Context: There are three common foot strike techniques in runners. Whether these techniques generate different sounds at the point of impact with the ground may influence lower limb kinetics. No previous studies have determined whether such relationships exist.
Objectives: To determine foot-ground impact sound characteristics and to compare the impact sound characteristics across foot strike techniques and the relationships between impact sound characteristics and vertical loading rates.
Design: Cross-sectional study
Setting: Gait analysis laboratory
Patients or Other Participants: Thirty runners (50% female, age=23.5±4.0 yrs, mass=58.1±8.2kg, height=1.67±0.1m) completed overground running trials with rearfoot strike (RFS), midfoot strike (MFS) and forefoot strike (FFS) techniques in a gait analysis laboratory.
Main Outcome Measure(s): Impact sound was measured by a shotgun microphone and the peak sound amplitude, median frequency and sound duration were analysed. Separate linear regression, clustering participants repeated measures were used to compare the sound parameters across foot strike techniques. Kinetic data was collected from a force plate and the vertical loading rates were calculated. Pearson's correlation was used to determine relationship between sound characteristic and kinetics.

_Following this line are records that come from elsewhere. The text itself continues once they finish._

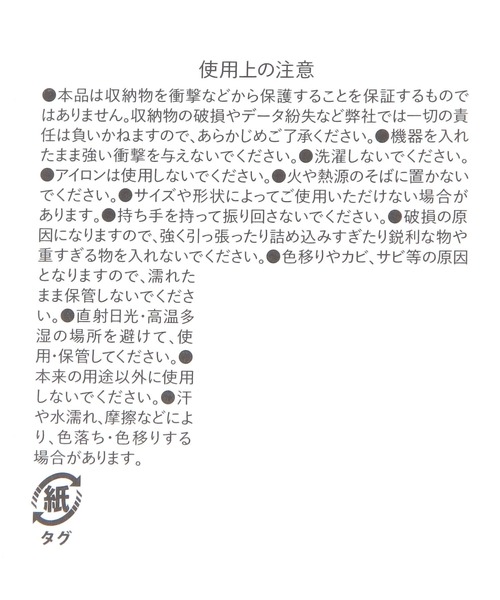 使用上の注意

●本品は収納物を衝撃などから保護することを保証するものではありません。収納物の破損やデータ紛失など弊社では一切の責任は負いかねますので、あらかじめご了承ください。●機器を入れたまま強い衝撃を与えないでください。●洗濯しないでください。●アイロンは使用しないでください。●火や熱源のそばに置かないでください。●サイズや形状によってご使用いただけない場合があります。●持ち手を持って振り回さないでください。●破損の原因になりますので、強く引っ張ったり詰め込みすぎたり鋭利な物や重すぎる物を入れないでください。●色移りやカビ、サビ等の原因となりますので、濡れたまま保管しないでください。●直射日光・高温多湿の場所を避けて、使用・保管してください。●本来の用途以外に使用しないでください。●汗や水濡れ、摩擦などにより、色落ち・色移りする場合があります。

紙
タグ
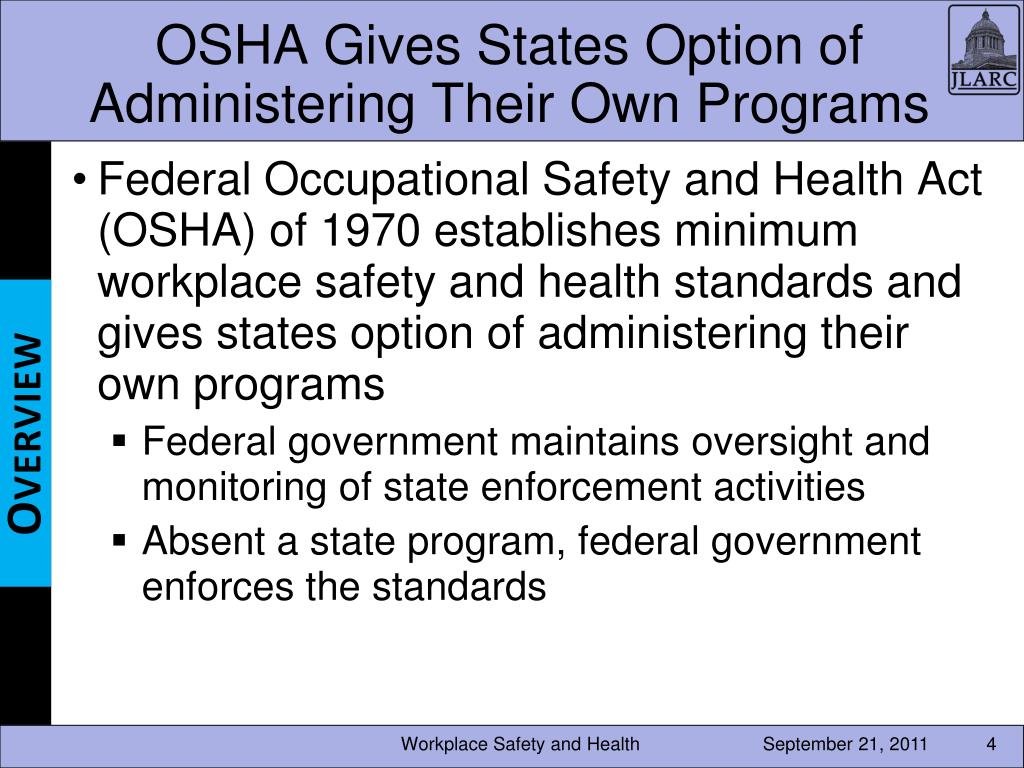 OSHA Gives States Option of Administering Their Own Programs

JLARC

OVERVIEW

• Federal Occupational Safety and Health Act (OSHA) of 1970 establishes minimum workplace safety and health standards and gives states option of administering their own programs
  ▪ Federal government maintains oversight and monitoring of state enforcement activities
  ▪ Absent a state program, federal government enforces the standards

Workplace Safety and Health September 21, 2011 4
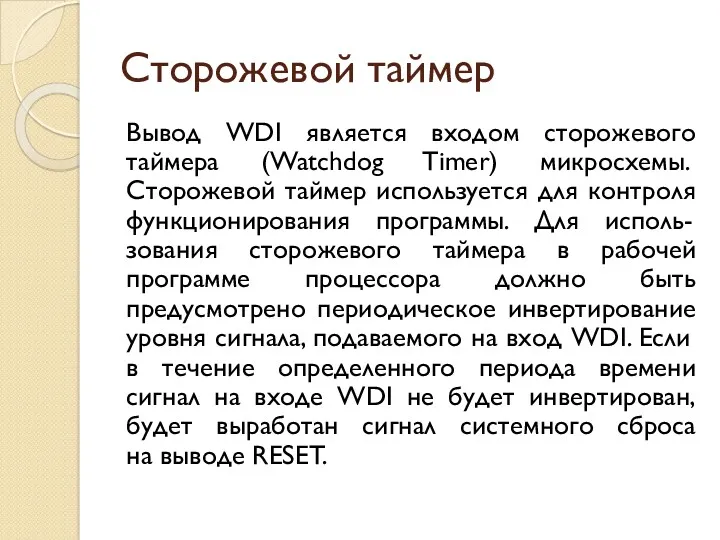 Сторожевой таймер

Вывод WDI является входом сторожевого таймера (Watchdog Timer) микросхемы. Сторожевой таймер используется для контроля функционирования программы. Для использования сторожевого таймера в рабочей программе процессора должно быть предусмотрено периодическое инвертирование уровня сигнала, подаваемого на вход WDI. Если в течение определенного периода времени сигнал на входе WDI не будет инвертирован, будет выработан сигнал системного сброса на выводе RESET.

Results: Landing with a MFS or FFS resulted in greater peak sound amplitude (ps<0.001) and shorter sound duration (ps<0.001) than RFS. MFS exhibited the highest median frequency among the three foot strike patterns, followed by FFS (ps<0.001). We did not find a significant relationship between vertical loading rates and any impact sound parameters (ps>0.115).
Conclusions: The results suggest that impact sound characteristics may be used to differentiate foot strike patterns in runners. However, this did not relate to lower limb kinetics. Therefore, clinicians should not solely rely on impact sound to infer impact loading.